A meta-analysis attempts to discover what kinds of teacher learning are most likely to improve students’ performance in STEM disciplines. 

 

National survey data suggest that teachers of STEM (science, technology, engineering and mathematics) devote significant amounts of their professional learning time to studying state standards, analyzing instructional materials, deepening their understanding of content and student thinking about content, learning about assessment, and studying student data (Banilower et al., 2018). But do such activities actually lead to improved student academic outcomes?  

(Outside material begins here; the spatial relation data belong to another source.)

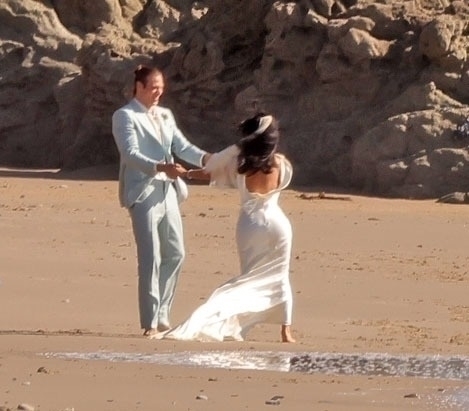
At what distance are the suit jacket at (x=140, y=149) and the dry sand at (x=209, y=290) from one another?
84cm

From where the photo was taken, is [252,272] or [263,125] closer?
[263,125]

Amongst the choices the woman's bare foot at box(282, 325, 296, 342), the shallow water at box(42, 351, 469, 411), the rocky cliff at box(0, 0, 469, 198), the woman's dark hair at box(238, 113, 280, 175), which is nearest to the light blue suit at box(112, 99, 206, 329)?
the woman's dark hair at box(238, 113, 280, 175)

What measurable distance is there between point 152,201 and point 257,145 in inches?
27.2

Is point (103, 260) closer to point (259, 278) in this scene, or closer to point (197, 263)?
point (197, 263)

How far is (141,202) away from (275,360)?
1.60 meters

To find out, we performed a meta-analysis, meaning a comprehensive search for and rigorous statistical analysis of existing research in this area. Overall, we found, the evidence suggests that the most effective programs focus on topics — including curriculum materials, academic content, and how students learn — that build knowledge teachers can directly use during instruction. We argue that such learning opportunities support teachers in making more informed in-the-moment instructional decisions.  

A study of studies 

When we set out to conduct a meta-analysis of the research on STEM teacher development programs, we had two goals in mind: 1) to calculate how much of an effect these programs have, on average, on student outcomes, and 2) to figure out which aspects of those programs are associated with learning gains. Until recently, it hasn’t been possible to do the second kind of analysis, because there simply weren’t enough rigorous studies to review. However, following calls for stronger research into the effects of educational interventions (e.g., Shavelson & Towne, 2001), federal research portfolios began in the early 2000s to prioritize rigorous quantitative studies that can reveal causal relationships between program characteristics and improved student outcomes. This effort significantly expanded the knowledge base in this field and allowed us to conduct the review we describe below.  

As is typical in a review of this kind, we conducted extensive database searches, combed through older research syntheses, and contacted the principal investigators of studies with unpublished findings. We included mainly studies that relied on random assignment, whereby some teachers or schools were randomly chosen, before data collection began, to implement the given teacher development program, while others were randomly chosen to serve as a control group, for purposes of comparison (for details, see Lynch et al., 2019). However, we also included nonexperimental designs when they included a comparison group chosen before data collection began and when differences on pretest measures of student achievement were small.  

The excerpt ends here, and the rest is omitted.